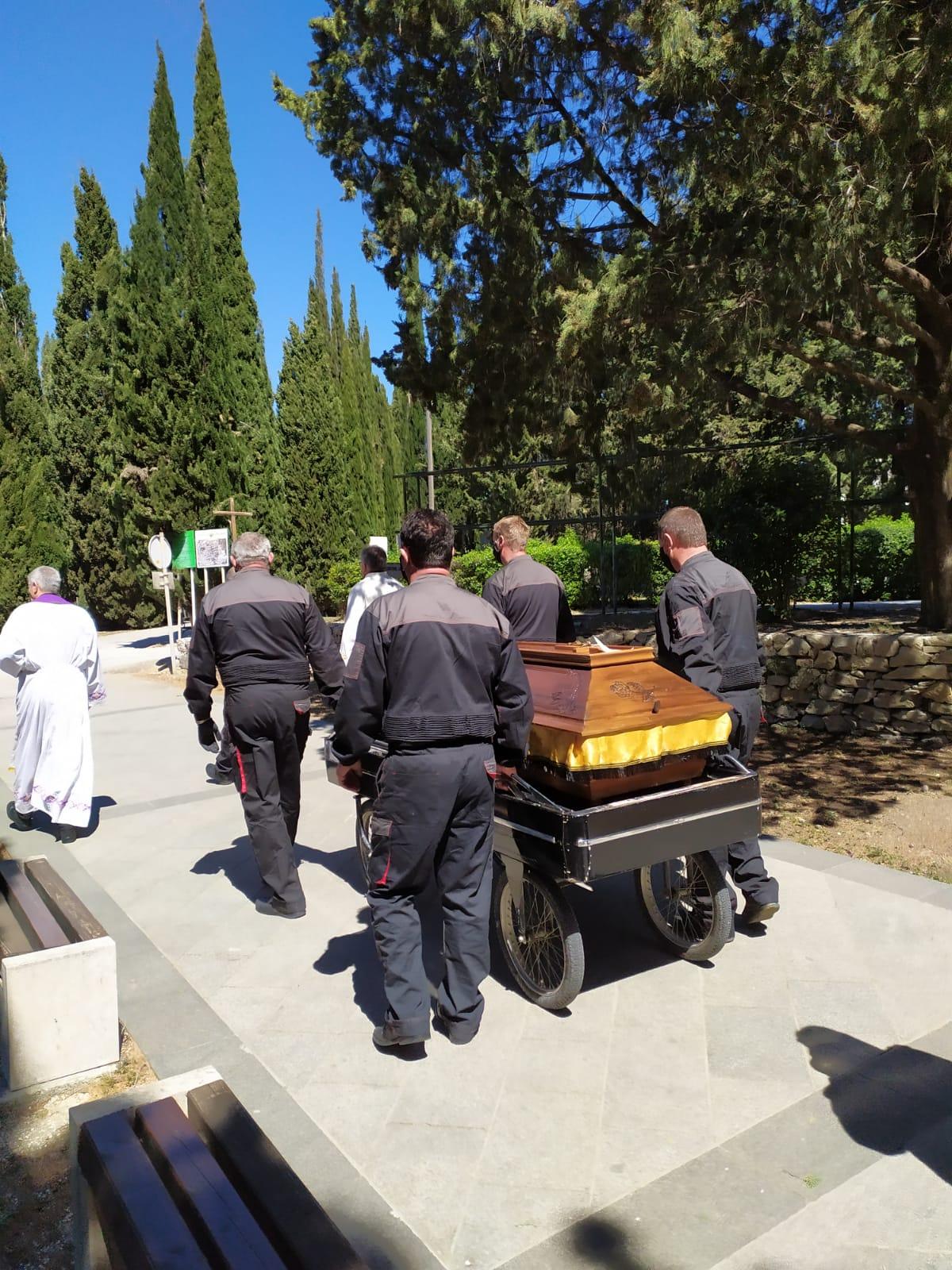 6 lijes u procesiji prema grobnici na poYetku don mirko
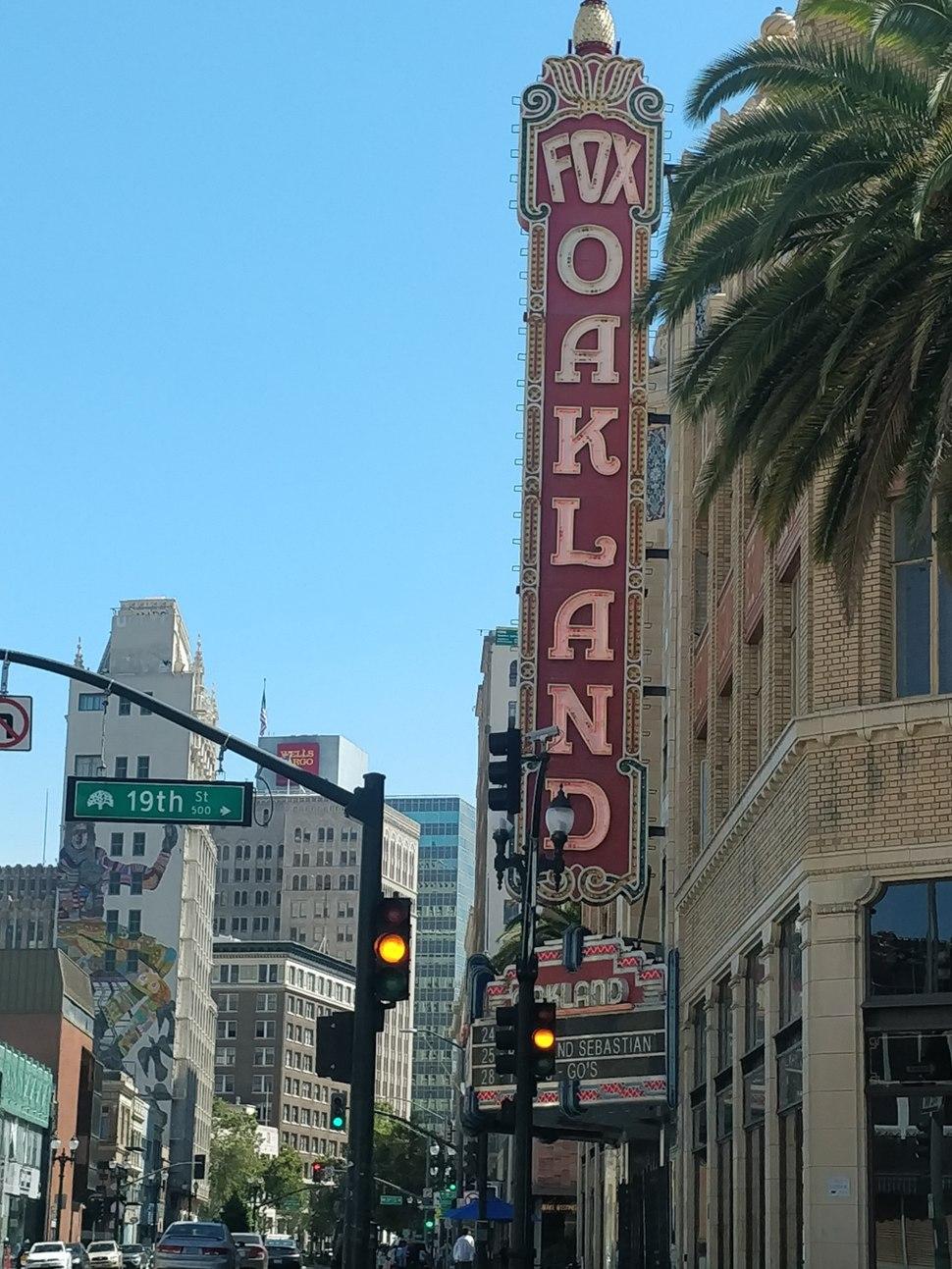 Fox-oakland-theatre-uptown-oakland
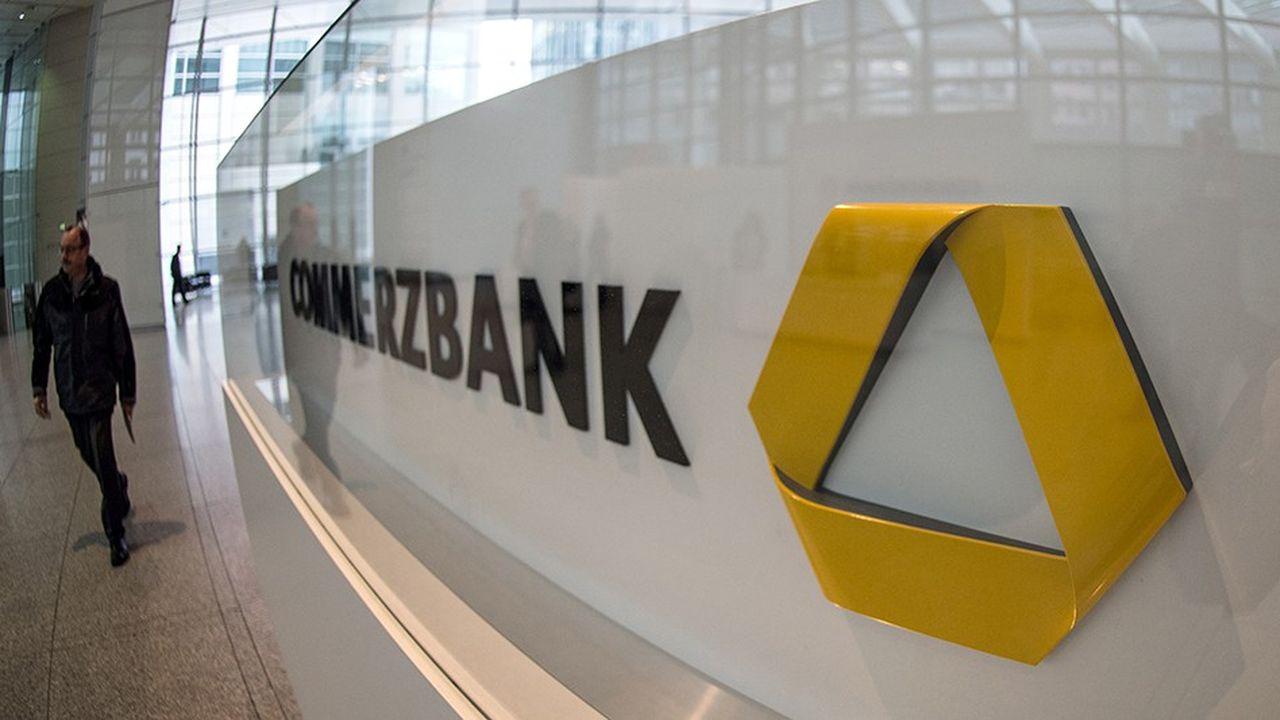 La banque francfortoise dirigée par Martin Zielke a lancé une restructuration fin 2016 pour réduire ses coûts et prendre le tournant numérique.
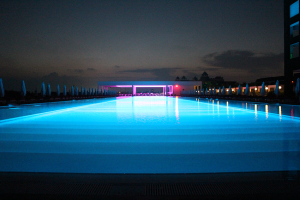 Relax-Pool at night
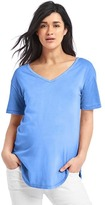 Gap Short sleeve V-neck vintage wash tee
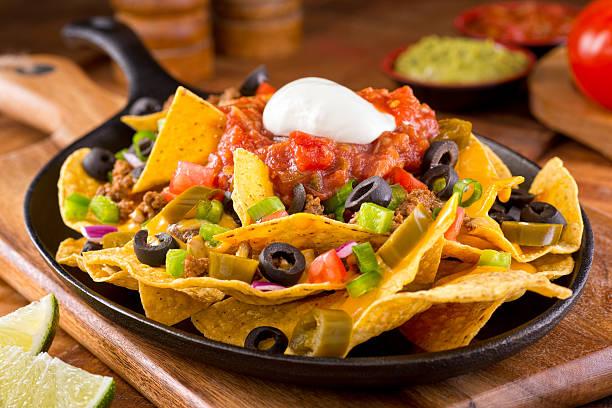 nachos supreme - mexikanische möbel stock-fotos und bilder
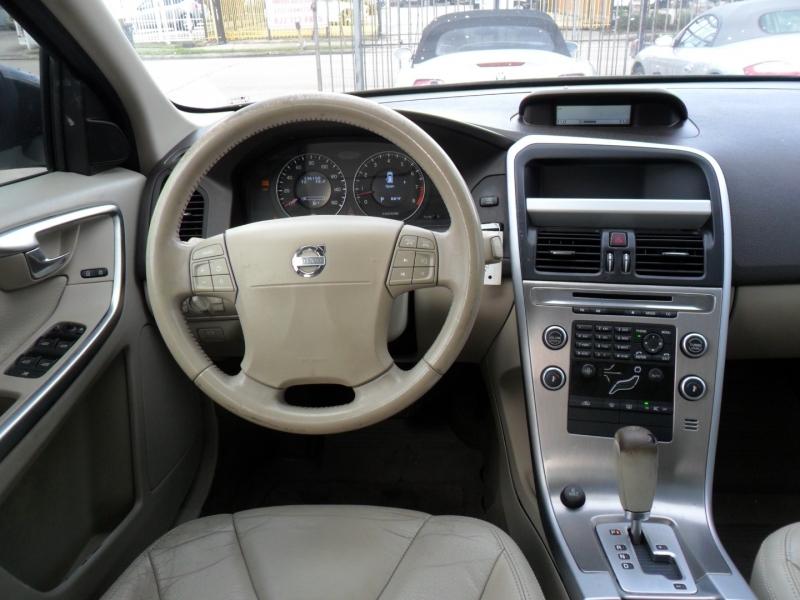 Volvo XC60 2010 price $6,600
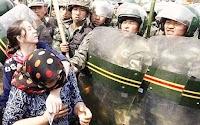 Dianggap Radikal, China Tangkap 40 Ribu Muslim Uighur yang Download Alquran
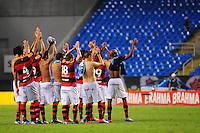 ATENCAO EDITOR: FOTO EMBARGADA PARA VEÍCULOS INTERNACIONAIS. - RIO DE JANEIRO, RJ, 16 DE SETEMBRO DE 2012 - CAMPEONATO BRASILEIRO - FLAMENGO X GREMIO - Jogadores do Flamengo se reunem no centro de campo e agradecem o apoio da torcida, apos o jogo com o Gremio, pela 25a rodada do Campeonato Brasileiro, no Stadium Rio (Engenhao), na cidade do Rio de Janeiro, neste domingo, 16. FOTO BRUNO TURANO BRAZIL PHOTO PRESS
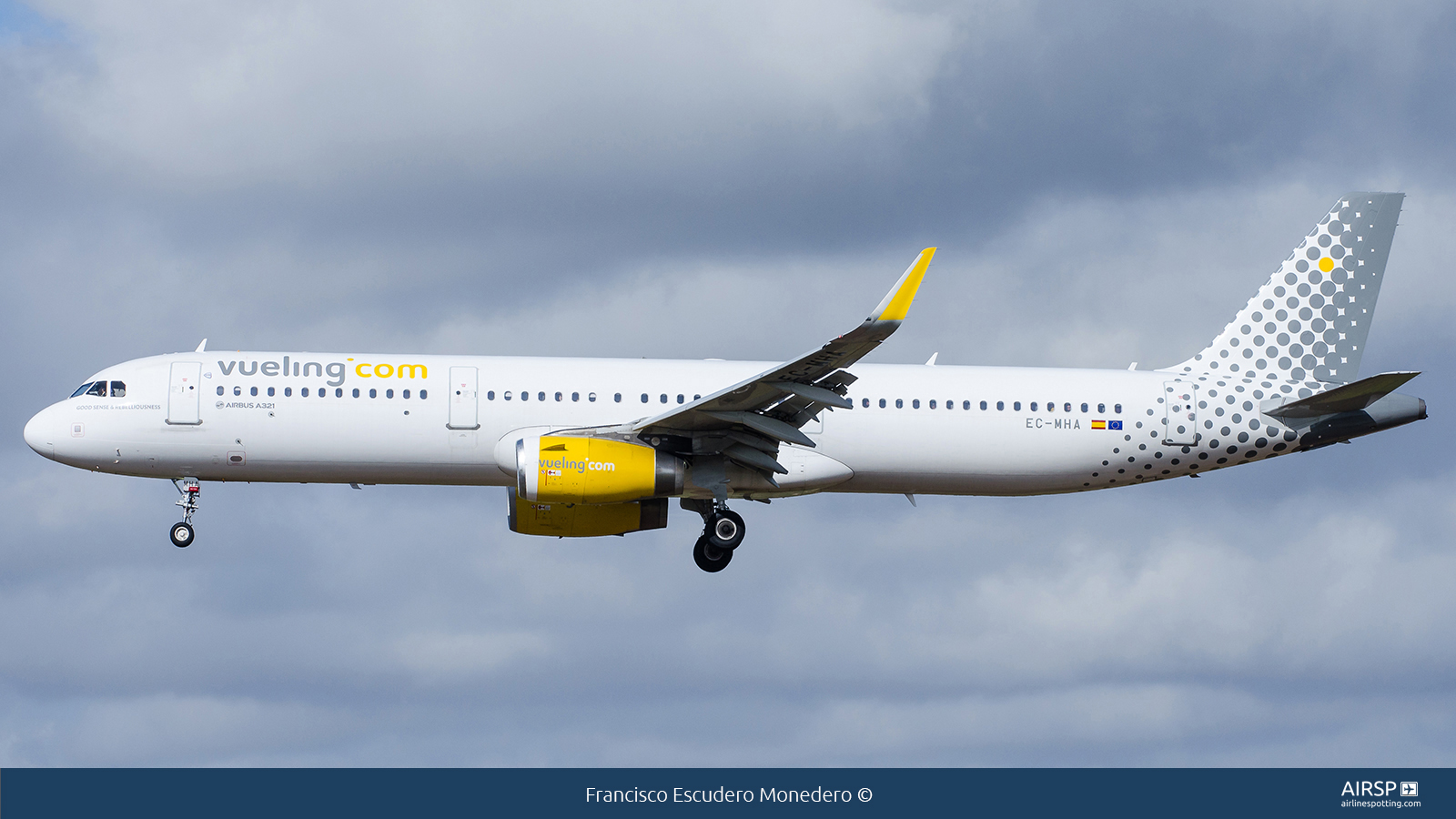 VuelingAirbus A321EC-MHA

- _TASK GOAL_
Please quote the lines of the material, beginning with the first and ending with the one that contains "La banque francfortoise", exactly as written and without any pictures.

- _RESPONSE TO THE EXERCISE_
 6 lijes u procesiji prema grobnici na poYetku don mirko
 Fox-oakland-theatre-uptown-oakland
 La banque francfortoise dirigée par Martin Zielke a lancé une restructuration fin 2016 pour réduire ses coûts et prendre le tournant numérique.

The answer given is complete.